┌─ Page text

PRE-TEACHING CONCEPTUALIZATION

Application of the concept BODMAS (Brackets Of Division Multiplication Addition Subtraction) in solving mathematical problems.

**Concept **

“BODMAS” (Brackets of Division Multiplication, Addition and Subtraction), pre-teaching conceptualization will use both figures and language arts at students in grade 4 level. As a result of the lesson activities, students will gain a deeper understanding of how the concept works through assistance and actually application of the concept by themselves. They will further understand how to solve mathematical problems that may appear to be complex at their level.

B rackets Do first

O order of

D ivision

M ultiplication

A ddition

S ubtraction Do last

Learning needs to be active, constructive, intentional, cumulative and metacognitive. All these properties and attributes of learning will be factored in ensuring that students benefit from the concept. Furthermore, education needs to be activity centered as Piaget suggested. This ensures that students understand the concepts. This unit will also factor in various levels of Bloom’s cognitive taxonomy. These levels include knowledge, comprehension, application, analysis, synthesis and evaluation.

Analysis- Student will be expected to discuss the concept of BODMAS, come up with problems and solve them using the concept. They will also be required to define the concept of BODMAS and state how it can be applied in solving mathematical problem. Based on their knowledge and understanding of various ways of solving mathematical problems, they will be required to incorporate this knowledge in understanding the concept. For example they will elaborate and define the term BODMAS which means Brackets of division multiplication addition and subtraction. An example of a problem is (2/5 +3/4) of 4/6÷ 5 x 3/4=. The procedure of solving the problem will be based on BODMAS. The first step is to identify the problem in brackets (2/5 + ¾) and solve it, then goes to the next step of ‘O’ which means Of, after this, is to Division and lastly Multiplication as the order of the word goes. This will give you an answer= 23/200. The concept of the formula is for the student to figure out the way the problem is formulated and begin with solving problems in that order that begin with brackets, goes to OF, then to division, multiplication, addition and finish with subtraction.

Synthesis- Student will also be expected to have synthesized the information taught. To ensure this is achieved, they will be required to handle a mathematical problem that requires them to use all the components of the concept of BODMAS. They will also formulate their own problems and use the concept to solve them to ensure that they understand the concept. An example of a problem that contains all the issues in the formula is (3/5 +3/4) of (4/6 +1/2) / 4/6 x 3/4=

**Structure**

The first lesson will be introduced on day 1 and the concept is expected to be taught in one week.

Day 1 On day 1 I will have an improvised big letters that are joined which spells out the word BODMAS. All students will then be directed on how the lesson will be carried out. They are going to be informed about the concepts that they will be learning for the week and what is expected of them. Day one will be introduction of the unit to the students. They will be familiarized on the concepts. The acronym or rather the concept of BODMAS will be defined to them.

└─
┌─ Material supplied

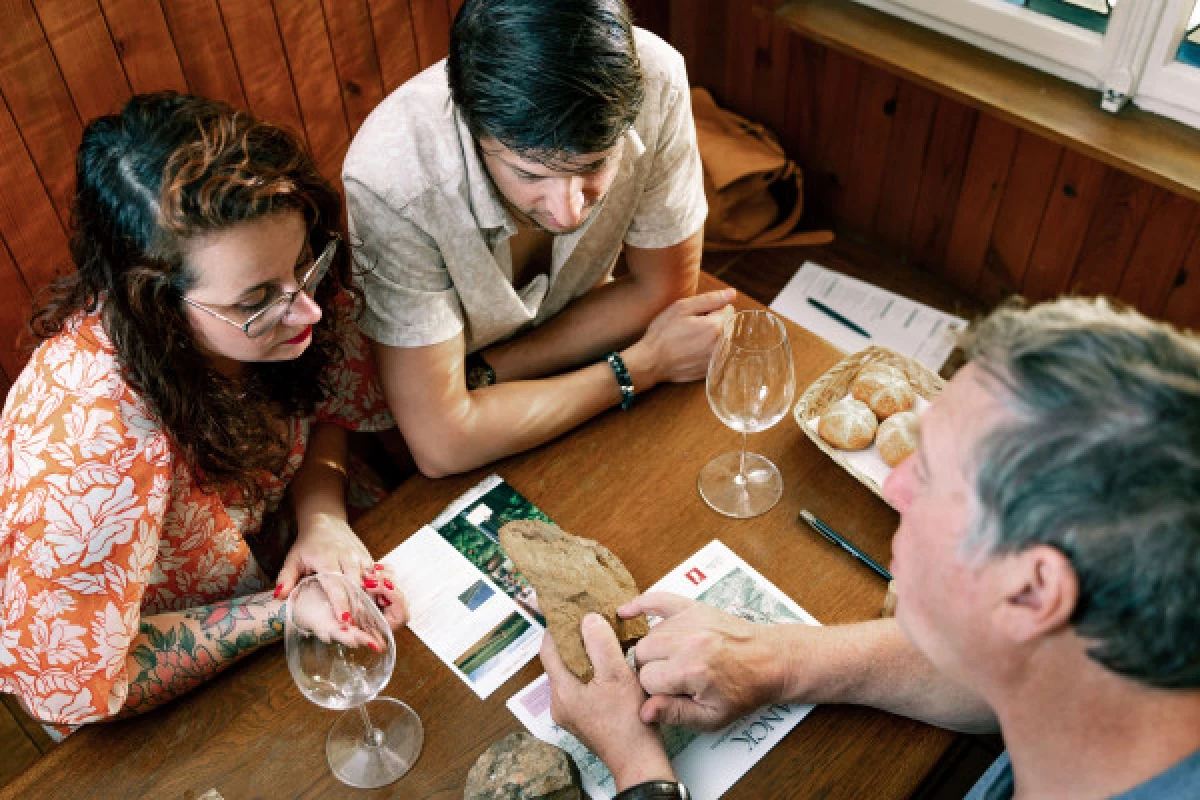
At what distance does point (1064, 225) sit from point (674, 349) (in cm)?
121

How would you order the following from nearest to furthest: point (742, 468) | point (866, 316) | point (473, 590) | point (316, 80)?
1. point (473, 590)
2. point (742, 468)
3. point (316, 80)
4. point (866, 316)

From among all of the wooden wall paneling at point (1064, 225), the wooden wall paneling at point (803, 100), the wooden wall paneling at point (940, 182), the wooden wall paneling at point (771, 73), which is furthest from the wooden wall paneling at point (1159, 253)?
the wooden wall paneling at point (771, 73)

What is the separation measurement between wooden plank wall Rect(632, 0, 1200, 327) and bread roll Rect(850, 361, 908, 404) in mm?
981

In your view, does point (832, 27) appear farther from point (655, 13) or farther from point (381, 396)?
point (381, 396)

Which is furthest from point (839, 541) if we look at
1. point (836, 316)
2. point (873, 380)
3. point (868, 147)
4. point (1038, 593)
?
point (868, 147)

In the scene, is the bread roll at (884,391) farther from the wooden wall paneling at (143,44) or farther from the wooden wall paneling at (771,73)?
the wooden wall paneling at (143,44)

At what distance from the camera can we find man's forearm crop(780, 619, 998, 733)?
1264 mm

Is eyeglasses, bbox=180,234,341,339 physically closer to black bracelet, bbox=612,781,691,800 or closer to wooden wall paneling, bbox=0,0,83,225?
black bracelet, bbox=612,781,691,800

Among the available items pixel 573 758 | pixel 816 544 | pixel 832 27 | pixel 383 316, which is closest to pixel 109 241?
pixel 383 316

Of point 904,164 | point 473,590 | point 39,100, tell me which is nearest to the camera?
point 473,590

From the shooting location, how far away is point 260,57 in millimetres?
2225

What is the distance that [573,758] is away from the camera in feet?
4.21

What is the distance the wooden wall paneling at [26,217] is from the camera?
6.29 feet

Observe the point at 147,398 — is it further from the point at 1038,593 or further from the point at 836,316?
the point at 836,316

└─

• _Requirement 1_:
Please transcribe everything in the BODMAS lesson plan from "Learning needs to" down to "synthesis and evaluation.".
• _Requirement 2_:
Answer these questions using the BODMAS lesson plan:
(a) What grade level are the students?
(b) How long is the concept expected to take to teach?
(c) What will the teacher have on day 1 that spells out the word BODMAS?

• _Worked solution 1_:
Learning needs to be active, constructive, intentional, cumulative and metacognitive. All these properties and attributes of learning will be factored in ensuring that students benefit from the concept. Furthermore, education needs to be activity centered as Piaget suggested. This ensures that students understand the concepts. This unit will also factor in various levels of Bloom’s cognitive taxonomy. These levels include knowledge, comprehension, application, analysis, synthesis and evaluation.

• _Worked solution 2_:
(a) Grade 4.
(b) One week.
(c) Improvised big letters that are joined.